John Cassavetes (December 9, 1929 – February 3, 1989) the son of immigrant Greek parents, was born in New York City, raised back in Greece until the age of seven and then, without speaking any English up to that point, grew up in Long Island and later New Jersey where he studied to be an actor.



He attended the prestigious American Academy of Dramatic Arts from which he graduated in 1950. Working in theater, acting in a few small films and then appearing in a TV anthology show led him to meeting and marrying the Academy Award winning actress Gina Rowlands, later cast in some of his finest films. Graduating and working in teaching the method acting style, he then discovered improvisational acting. This was the impetus for his first film, 1959's Shadows. 



An attempt to find financial backers in the standard way failed, so Cassavetes turned to family, friends and an over the air appeal to listeners of the controversial host Jean Shepard's (of A Christmas Story fame) radio program. Shadows would go on to win the Critics Award at the Venice Film Festival.



After directing two films under the Hollywood system, he would go on to independently produce and direct eight more films that were complex character studies, often of personal relationships between the sexes. 






His films incorporated such maverick filmmaking techniques as using hand-held cameras and scripted actors within a fictionalized cinema-vérité film style, a lack of narrative or easy to follow framework, and a harrowing emotional depth to his characters that was out of place and difficult for mass consumption although, like Ingmar Bergman for instance, substantially rewarding upon viewing.

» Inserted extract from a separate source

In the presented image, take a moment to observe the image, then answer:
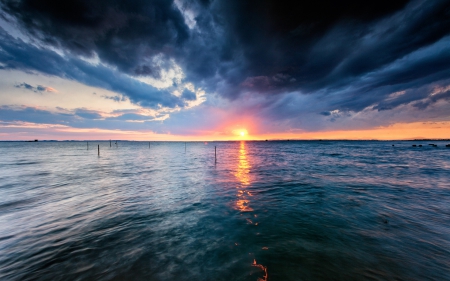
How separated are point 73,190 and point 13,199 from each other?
381cm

Cassavetes' Faces would garner three Academy Award nominations, while A Woman Under the Influence (1974), a Best Director nomination. 





So taking all of this into consideration, you can imagine that Johnny Staccato would not be your run of the mill detective thriller.





Set in a gritty noirish Greenwich Village with its surrounding Manhattan dives and areas such as Chinatown, the series cast Cassavetes in the title role as that of a quietly cool and intellectually sharpbrooding yet dryly loquacious, Jazz pianist/private investigator. 





Working part time at a jazz loungehe often reluctantly gets involved, primarily for the money. Beneath Staccato's seemingly uncaring exterior though, is the feeling that he cares too much about helping his fellow cretins.









Never short on style or a jazz aesthetic, episode titles include such very "with it" diamonds as Swinging Long Hair; Fly, Baby, Fly and Murder in Hi-Fi. 



Johnny Staccato book adaptation 1960




The guest stars who passed though arelike as with say The Twilight Zone, often became the future top stars of television: Mary Tyler Moore, Elizabeth Montgomery, Martin Landau, Cloris Leachman, Dean Stockwell, and Michael Landon among others.



Johnny Staccato LP 1959




With an incredible soundtrack by the always reliable Elmer Bernstein, Johnny Staccato truly stands out as an important work that is well due for rediscovery and enjoyment. Sadly, the series has yet to appear officially on DVD other than a single episode which was released on a compilation DVD of with three other failed detective shows: Brilliant But Canceled-Crime Dramas.

*Revised Great News!

The entire Johnny Staccato series which features all 27 episodes, is now available on DVD from Shout! Factory / Timeless Media.